Ces constats ont conduit le Gouvernement à proposer un ensemble d'allégements des prélèvements des entreprises – certains sont inscrits dans le présent PLFR, les autres le seront dans le PLFRSS.

Cet ensemble comprend tout d'abord un allégement du coût du travail pour inciter les entreprises à embaucher : 4,5 milliards d'euros d'allégement des cotisations patronales entre 1 et 1,6 SMIC – une telle mesure étant estimée fortement créatrice d'emplois, le PLFRSS proposera de la mettre en oeuvre dès le 1er janvier 2015 ; 4,5 milliards d'allégement des cotisations patronales entre 1,6 et 3,5 SMIC – cette mesure, qui bénéficiera particulièrement aux entreprises industrielles et exportatrices, sera mise en oeuvre à compter du 1er janvier 2016 ; 1 milliard d'euros en faveur des indépendants dont le revenu est inférieur à 3 SMIC – la mesure entrera en application le 1er janvier 2015.

Cet ensemble comprend également des allégements destinés à soutenir la capacité d'investissement et d'innovation de notre tissu productif, notamment la suppression de la contribution sociale de solidarité des sociétés – C3S – à l'horizon de 2017, avec, dès 2015, un abattement de 3 millions d'euros sur son assiette – la mesure pèsera pour 1 milliard d'euros dans les comptes. Le PLFR prévoit par ailleurs de proroger d'une année la contribution exceptionnelle d'impôt sur les sociétés pour un produit de quelque 2,7 milliards d'euros.

S'agissant des ménages, il faut tout d'abord rappeler que les ménages moyens et modestes ont pris toute leur part depuis 2011 à l'assainissement des finances publiques. Outre le dégel du barème de l'impôt sur le revenu, le PLFR prévoit un allégement de l'impôt sur le revenu dès l'automne 2014, qui s'appliquera sur les revenus de l'année 2013. Cette mesure, qui a fait l'objet d'une concertation avec la majorité parlementaire, concernera 3 700 000 foyers fiscaux, dont 1 900 000 ne verseront rien au Trésor public en septembre prochain. Elle consiste en une réduction d'impôt de 350 euros par foyer fiscal – 700 euros pour un couple –, qui viendra alléger l'imposition de ces ménages d'environ 1,16 milliard d'euros en 2014. Cette mesure devrait être pérennisée dans le cadre d'une refonte plus globale du bas du barème de l'impôt sur le revenu dans le projet de loi de finances pour 2015. Le PLFRSS comprendra en outre un allégement de cotisations sociales pour les salariés payés entre 1 et 1,3 SMIC, pour un montant total de 2,5 milliards d'euros.
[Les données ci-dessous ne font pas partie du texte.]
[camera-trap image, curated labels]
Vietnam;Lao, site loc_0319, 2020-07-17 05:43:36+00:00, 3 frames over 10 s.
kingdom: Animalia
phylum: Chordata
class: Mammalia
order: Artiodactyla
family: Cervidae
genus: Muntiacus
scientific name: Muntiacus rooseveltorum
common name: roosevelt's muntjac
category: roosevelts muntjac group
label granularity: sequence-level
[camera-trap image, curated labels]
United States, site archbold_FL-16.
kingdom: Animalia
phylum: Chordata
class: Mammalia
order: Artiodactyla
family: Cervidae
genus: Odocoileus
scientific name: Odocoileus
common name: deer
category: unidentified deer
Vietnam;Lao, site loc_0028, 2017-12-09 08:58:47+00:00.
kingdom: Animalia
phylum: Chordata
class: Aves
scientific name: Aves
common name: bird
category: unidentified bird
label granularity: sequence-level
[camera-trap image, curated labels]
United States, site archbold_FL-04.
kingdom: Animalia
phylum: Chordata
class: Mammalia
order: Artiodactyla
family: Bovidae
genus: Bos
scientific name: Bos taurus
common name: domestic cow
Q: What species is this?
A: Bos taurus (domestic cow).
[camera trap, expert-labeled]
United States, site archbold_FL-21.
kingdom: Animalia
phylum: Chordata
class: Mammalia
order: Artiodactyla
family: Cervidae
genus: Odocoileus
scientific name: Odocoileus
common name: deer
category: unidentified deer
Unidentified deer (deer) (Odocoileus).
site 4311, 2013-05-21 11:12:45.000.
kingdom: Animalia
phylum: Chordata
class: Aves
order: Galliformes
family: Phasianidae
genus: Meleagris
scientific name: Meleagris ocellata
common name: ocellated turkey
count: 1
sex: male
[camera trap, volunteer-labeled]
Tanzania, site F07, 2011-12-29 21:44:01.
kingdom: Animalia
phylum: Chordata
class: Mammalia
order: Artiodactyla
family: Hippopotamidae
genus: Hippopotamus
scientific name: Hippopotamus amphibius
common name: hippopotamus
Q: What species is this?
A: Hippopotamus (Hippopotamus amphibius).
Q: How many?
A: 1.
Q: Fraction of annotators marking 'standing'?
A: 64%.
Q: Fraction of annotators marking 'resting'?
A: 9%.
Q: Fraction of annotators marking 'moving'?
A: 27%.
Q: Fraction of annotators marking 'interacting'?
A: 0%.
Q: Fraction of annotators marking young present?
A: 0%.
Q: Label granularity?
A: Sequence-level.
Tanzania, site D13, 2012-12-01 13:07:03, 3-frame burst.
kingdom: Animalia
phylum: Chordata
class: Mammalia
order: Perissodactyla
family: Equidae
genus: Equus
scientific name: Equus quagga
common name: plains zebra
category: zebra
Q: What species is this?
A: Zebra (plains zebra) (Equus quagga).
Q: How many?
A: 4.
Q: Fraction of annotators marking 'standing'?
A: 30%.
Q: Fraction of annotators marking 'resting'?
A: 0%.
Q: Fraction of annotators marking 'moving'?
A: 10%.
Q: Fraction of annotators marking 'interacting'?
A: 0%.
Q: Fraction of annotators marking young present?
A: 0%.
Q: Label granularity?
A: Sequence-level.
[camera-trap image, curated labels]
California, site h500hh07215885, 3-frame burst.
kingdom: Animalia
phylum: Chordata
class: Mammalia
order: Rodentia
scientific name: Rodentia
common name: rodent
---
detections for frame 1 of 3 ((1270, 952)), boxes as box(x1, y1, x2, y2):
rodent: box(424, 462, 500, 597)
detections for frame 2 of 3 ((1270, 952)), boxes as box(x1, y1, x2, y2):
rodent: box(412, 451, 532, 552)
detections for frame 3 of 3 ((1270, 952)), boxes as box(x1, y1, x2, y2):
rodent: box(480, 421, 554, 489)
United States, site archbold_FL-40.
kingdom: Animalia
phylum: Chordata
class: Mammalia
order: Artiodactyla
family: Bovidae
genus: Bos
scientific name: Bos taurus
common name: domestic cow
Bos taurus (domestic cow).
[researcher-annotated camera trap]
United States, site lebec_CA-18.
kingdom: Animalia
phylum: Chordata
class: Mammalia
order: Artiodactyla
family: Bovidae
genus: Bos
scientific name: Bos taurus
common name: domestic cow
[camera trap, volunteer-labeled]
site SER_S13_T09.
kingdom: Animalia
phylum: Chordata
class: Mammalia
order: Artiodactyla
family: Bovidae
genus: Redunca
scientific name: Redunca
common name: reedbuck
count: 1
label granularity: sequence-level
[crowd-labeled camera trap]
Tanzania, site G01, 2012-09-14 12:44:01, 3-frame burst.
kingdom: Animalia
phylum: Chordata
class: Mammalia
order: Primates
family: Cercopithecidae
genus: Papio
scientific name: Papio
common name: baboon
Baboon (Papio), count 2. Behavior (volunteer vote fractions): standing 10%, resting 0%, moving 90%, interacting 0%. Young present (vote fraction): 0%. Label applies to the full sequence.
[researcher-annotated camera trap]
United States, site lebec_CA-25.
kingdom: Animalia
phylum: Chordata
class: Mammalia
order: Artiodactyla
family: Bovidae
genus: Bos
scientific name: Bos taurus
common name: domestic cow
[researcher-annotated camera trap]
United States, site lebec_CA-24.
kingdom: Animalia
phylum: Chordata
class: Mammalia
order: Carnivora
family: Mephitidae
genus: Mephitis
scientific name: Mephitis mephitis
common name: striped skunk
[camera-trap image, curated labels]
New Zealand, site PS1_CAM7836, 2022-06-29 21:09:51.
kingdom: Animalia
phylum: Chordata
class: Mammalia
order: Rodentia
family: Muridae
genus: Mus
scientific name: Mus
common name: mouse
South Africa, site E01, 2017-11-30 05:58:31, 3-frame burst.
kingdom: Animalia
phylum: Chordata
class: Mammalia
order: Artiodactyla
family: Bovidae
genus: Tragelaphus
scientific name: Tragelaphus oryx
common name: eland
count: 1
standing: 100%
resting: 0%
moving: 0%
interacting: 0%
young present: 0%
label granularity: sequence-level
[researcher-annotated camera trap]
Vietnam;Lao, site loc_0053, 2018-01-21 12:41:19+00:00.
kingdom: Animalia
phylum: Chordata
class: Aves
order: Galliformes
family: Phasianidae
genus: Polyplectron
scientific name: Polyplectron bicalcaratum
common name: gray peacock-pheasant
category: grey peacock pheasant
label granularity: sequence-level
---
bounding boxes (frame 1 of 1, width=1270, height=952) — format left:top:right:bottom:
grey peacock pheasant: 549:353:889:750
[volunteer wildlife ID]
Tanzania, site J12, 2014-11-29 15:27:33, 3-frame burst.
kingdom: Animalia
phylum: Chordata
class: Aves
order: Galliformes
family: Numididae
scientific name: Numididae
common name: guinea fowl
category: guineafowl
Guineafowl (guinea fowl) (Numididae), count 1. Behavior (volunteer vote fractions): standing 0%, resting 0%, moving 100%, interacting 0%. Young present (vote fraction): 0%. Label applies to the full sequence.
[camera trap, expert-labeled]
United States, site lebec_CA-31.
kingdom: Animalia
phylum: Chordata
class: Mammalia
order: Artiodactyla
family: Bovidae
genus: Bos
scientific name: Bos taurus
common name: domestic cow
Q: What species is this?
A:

Le Gouvernement vous propose, dans le cadre du PLFR et du PLFRSS, de mettre en oeuvre les seules mesures du pacte ayant un effet en 2014 et 2015. En effet, l'année 2015 sera mise à profit pour étudier l'effet de ces mesures, qui seront toutefois inscrites dans le prochain projet de loi de programmation des finances publiques, c'est-à-dire dans la trajectoire de nos finances publiques, comme elles l'ont été dans le programme de stabilité. Il s'agit là du principal levier pour permettre le retour à l'emploi des personnes qui en sont aujourd'hui privées.

Dans le même temps, le Gouvernement propose de poursuivre l'effort d'assainissement des finances publiques : c'est le programme d'économies de 50 milliards d'euros dont les grandes lignes ont été présentées dans le programme de stabilité.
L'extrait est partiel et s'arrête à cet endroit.